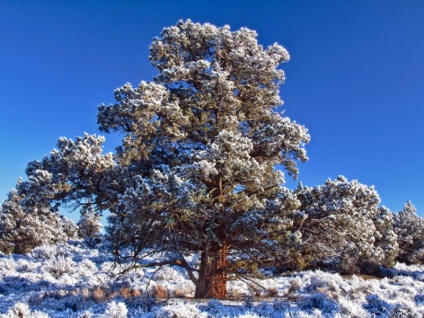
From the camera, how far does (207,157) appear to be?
33.8ft

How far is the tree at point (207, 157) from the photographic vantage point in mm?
10148

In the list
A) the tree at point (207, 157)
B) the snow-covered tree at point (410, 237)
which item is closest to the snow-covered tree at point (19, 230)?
the tree at point (207, 157)

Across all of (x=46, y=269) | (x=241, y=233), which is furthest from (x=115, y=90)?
(x=46, y=269)

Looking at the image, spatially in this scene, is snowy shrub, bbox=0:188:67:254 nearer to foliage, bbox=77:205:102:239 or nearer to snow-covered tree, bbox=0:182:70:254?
snow-covered tree, bbox=0:182:70:254

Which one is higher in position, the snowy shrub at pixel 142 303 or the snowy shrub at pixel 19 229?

● WORK TO BE COMPLETED: Copy the items word for word, starting at the line containing "Across all of" and continuing through the last line of the items.

● ANSWER TO THE PROBLEM:
Across all of (x=46, y=269) | (x=241, y=233), which is furthest from (x=115, y=90)?
(x=46, y=269)

Looking at the image, spatially in this scene, is snowy shrub, bbox=0:188:67:254 nearer to foliage, bbox=77:205:102:239 or nearer to snow-covered tree, bbox=0:182:70:254?
snow-covered tree, bbox=0:182:70:254

Which one is higher in position, the snowy shrub at pixel 142 303 or the snowy shrub at pixel 19 229?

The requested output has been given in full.